Using SQL to analyze historical credit card transactions

In this repository We will take a record of credit card transactions and use SQL to see if we can discover fraud in them. We will complete three main tasks in this repository...

  • Data Modeling
    • Fist, we will define a database model to store the credit card transactions data and create a new PostgreSQL database using our model.
    • We will create an ERD (Entity Relationship Diagram) where we will visualize the datasets we have.

This is the ERD that we made with Quick Database DIagrams

ERD

  • Data Engineering

    • Then we will create a database schema on PostgreSQL and populate the database.
    • This we consist of a database schema for each of the tables and the relationships. We wil specify data types, primary keys, foreign keys, and any other constraints.
  • Data Analysis

    • We will analyze the data to find possible fraudulent activity. A report will follow answering:

      • How can you isolate the transactions of each cardholder?
      • Consider the time period 7:00 am to 9:00 am
        • What are the top 100 highest transactions during this period?
        • Do you see any fraudulent or anamolous transactions? Why?
    • Some fraudsters hack a credit card by making several small payments (generally less than $2.00), which are typically ignored by cardholders. Count the transactions that are less than $2.00 per cardholder. Is there any evidence to suggest that a credit card has been hacked? Explain your rationale.

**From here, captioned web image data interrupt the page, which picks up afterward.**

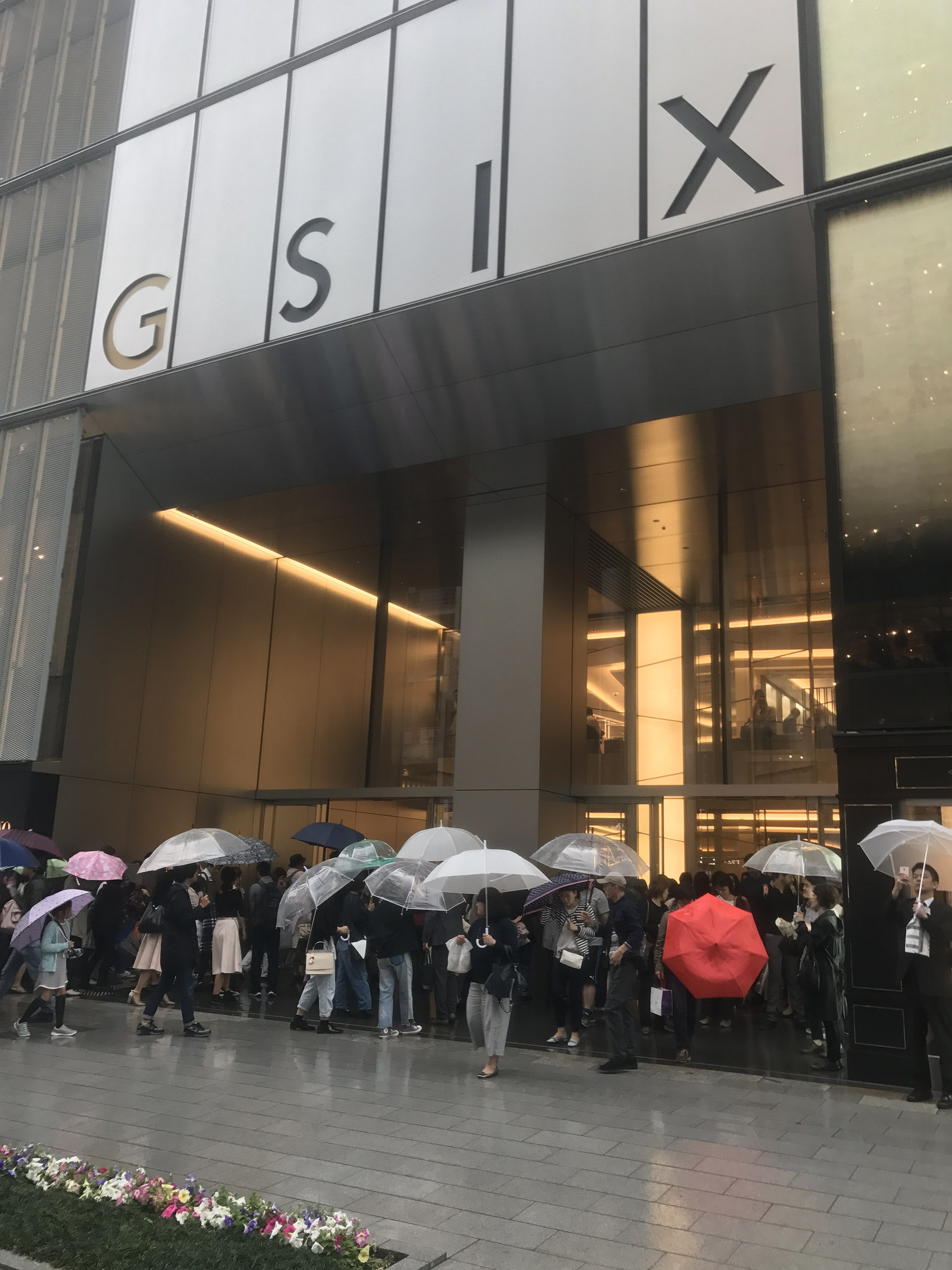 Ginza Six is popular even in the rain!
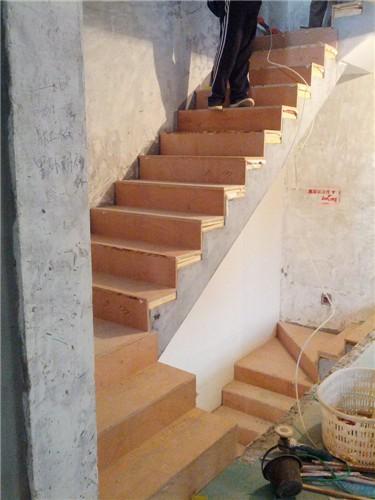 楼梯铺实木踏板钢木护栏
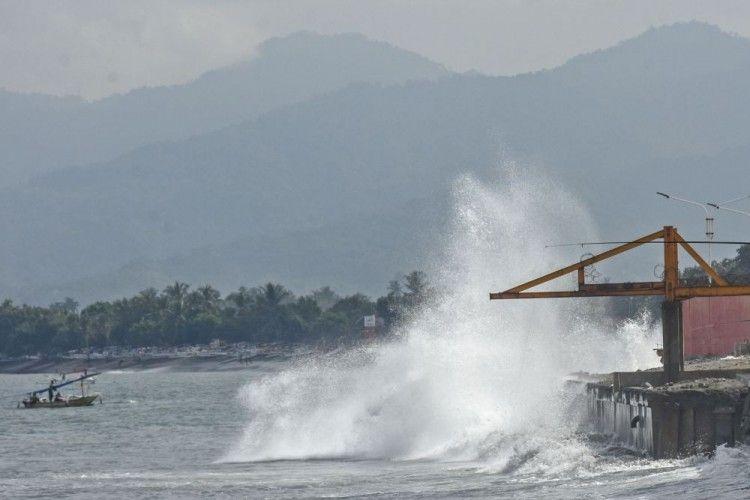 Daftar Wilayah Berpotensi Cuaca Ekstrem akibat Bibit Siklon Tropis 99S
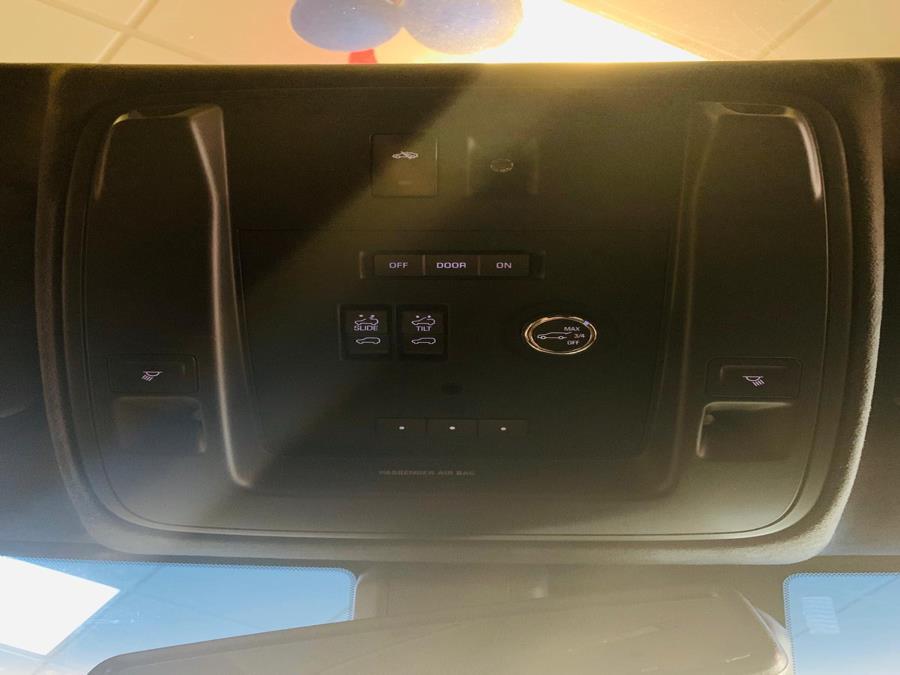Used Cadillac Escalade ESV 4WD 4dr Platinum 2016 | Northshore Motors. Syosset , New York
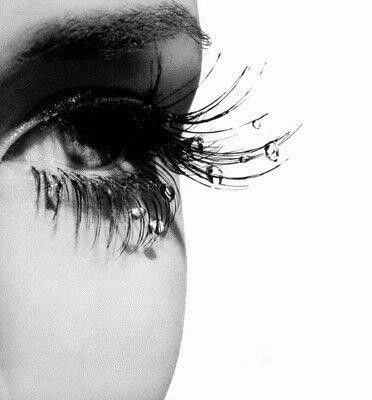 I have beautiful lashes black and white photography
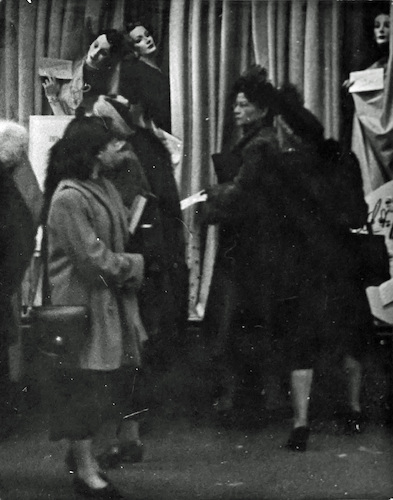 Women in front of a Shopwindow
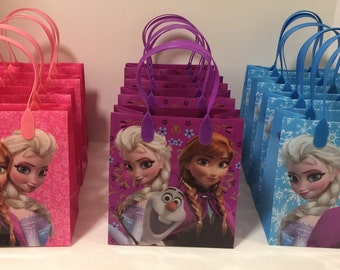 Frozen personalized party bags! 12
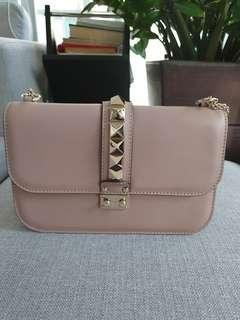 🚚 Valentino Rockstud Lock Bag (Medium)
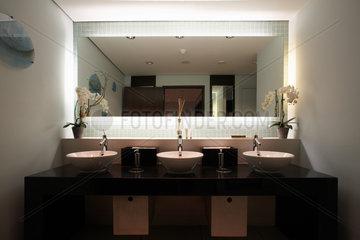 Toiletten im Hotel Le Royal Meridien Hamburg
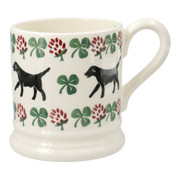1/2 pint Sponged Labrador and Clover Mug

    • What are the top 5 merchants prone to being hacked using small transactions?

    • Once you have a query that can be reused, create a view for each of the previous queries.

    After all this I will create a visual data analysis of fraudulent transactions using Pandas, Plotly, hvPLot and SQLAlchemy.

    • Verify if there are any fraudulent transactions in the history of two of the most important customers of the firm. For privacy reasons, you only know that their cardholders' IDs are 18 and 2.

After looking through the data from multiple tables, we pulled certain information from two tables (transaction & credit_card) to take a look at and instances of possible fraud.

Cardholders ID #2

For Cardholder ID #2, we noticed pretty regular spending. All of the purchases were within a certain range and made at evenly distributed times.

transactions_2

Cardholder ID #18

Cardholder ID# 18 had different spending habits. Although there were similar smaller purchases, there were also periodic purchases that were vastly outside the standard deviation. These purchases occurred once a month and always on one particular credit card. This is definately something that should be looked into further for possible fraud.

transactions_18

    - Using hvPlot, create a line plot representing the time series of transactions over the course of the year for each cardholder. In order to compare the patterns of both cardholders, create a line plot containing both lines.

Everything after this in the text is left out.